Más allá del positivismo y del leninismo
Lograr una incorporación efectiva de todos los sectores del país, incluyendo a los populares, requiere deslastrarnos de prejuicios muy profundamente arraigados en la conciencia política venezolana. Requiere superar una mentalidad, paternalista en el mejor de los casos y elitista en el peor, que ve en el ciudadano común, y en particular en el de menores recursos, un receptor pasivo de soluciones más que un interlocutor válido y necesario en el proceso democrático.
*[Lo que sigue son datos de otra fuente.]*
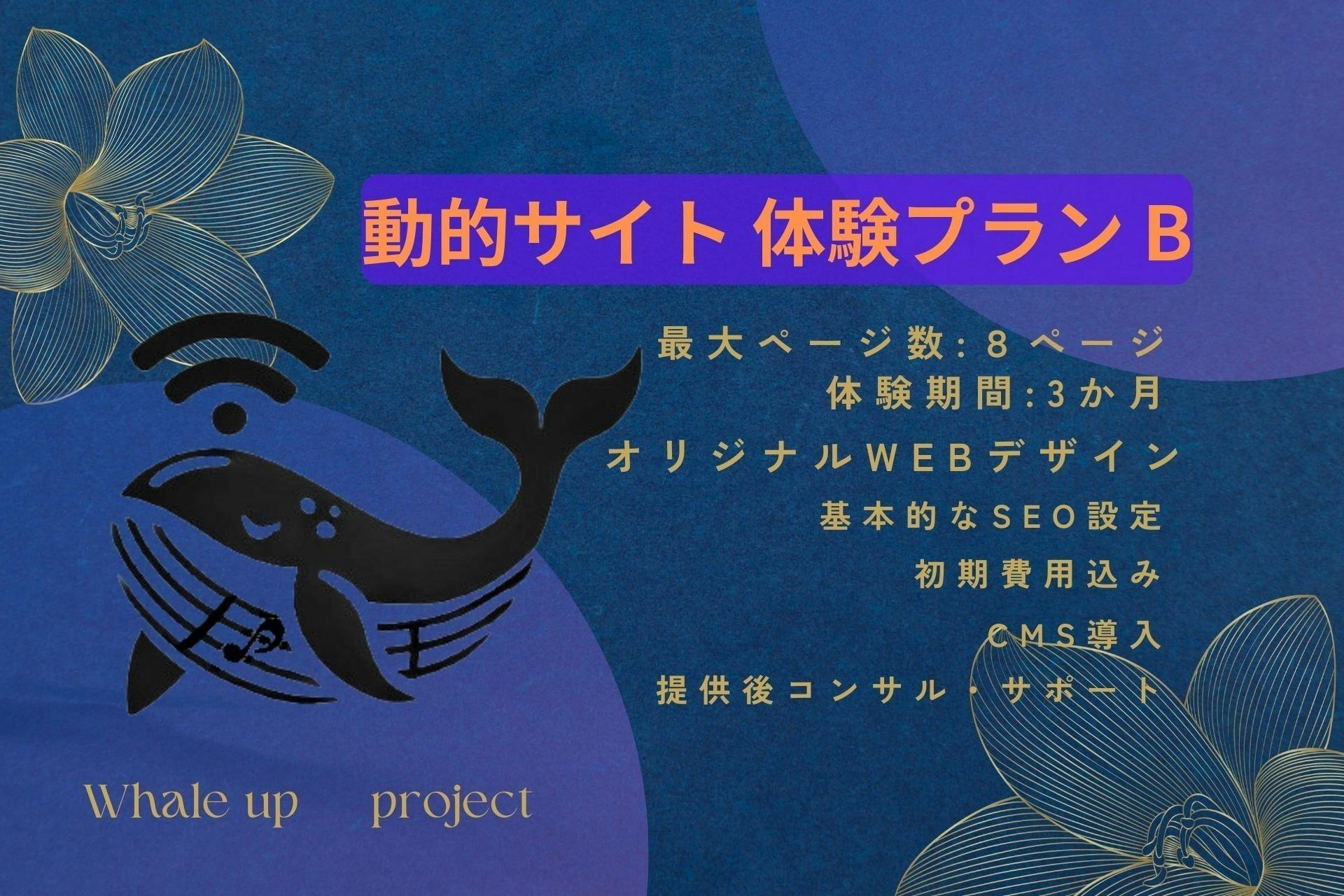 動的サイト 体験プラン B

最大ページ数: 8 ページ
体験期間:3か月
オリジナルWEBデザイン
基本的なSEO設定
初期費用込み
CMS導入
提供後コンサル・サポート

Whale up project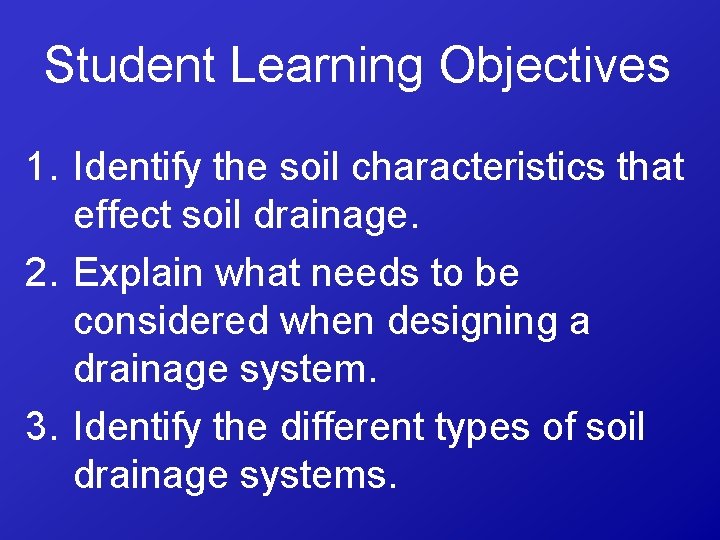 Student Learning Objectives

1. Identify the soil characteristics that effect soil drainage.
2. Explain what needs to be considered when designing a drainage system.
3. Identify the different types of soil drainage systems.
Esta mentalidad afecta por igual a todas las tendencias políticas del país. Esto no sorprende dado que los principales tributarios del pensamiento político nacional – el positivismo que inspiró los gobiernos de la hegemonía andina y el leninismo que hizo lo propio con Acción Democrática y por extensión, con el resto de los partidos venezolanos e incluso con el chavismo – son igualmente elitistas: ambos suponen la existencia de una élite iluminada, que en un caso se piensa que disciplinará al pueblo y lo educará para el capitalismo y el progreso, y en el otro se piensa que lo conducirá a la revolución. Requiere superar la idea de que “el pueblo” es incapaz de escuchar y procesar verdades “impopulares”, formular sus planteamientos en forma productiva y madura y llegar a acuerdos con los demás sectores del país. Requiere que veamos en los habitantes de los cerros a ciudadanos con las mismas ansias de superación que el resto de la sociedad, igualmente preocupados por las penurias económicas y el azote de la inseguridad, y con la misma capacidad de ser parte de la solución.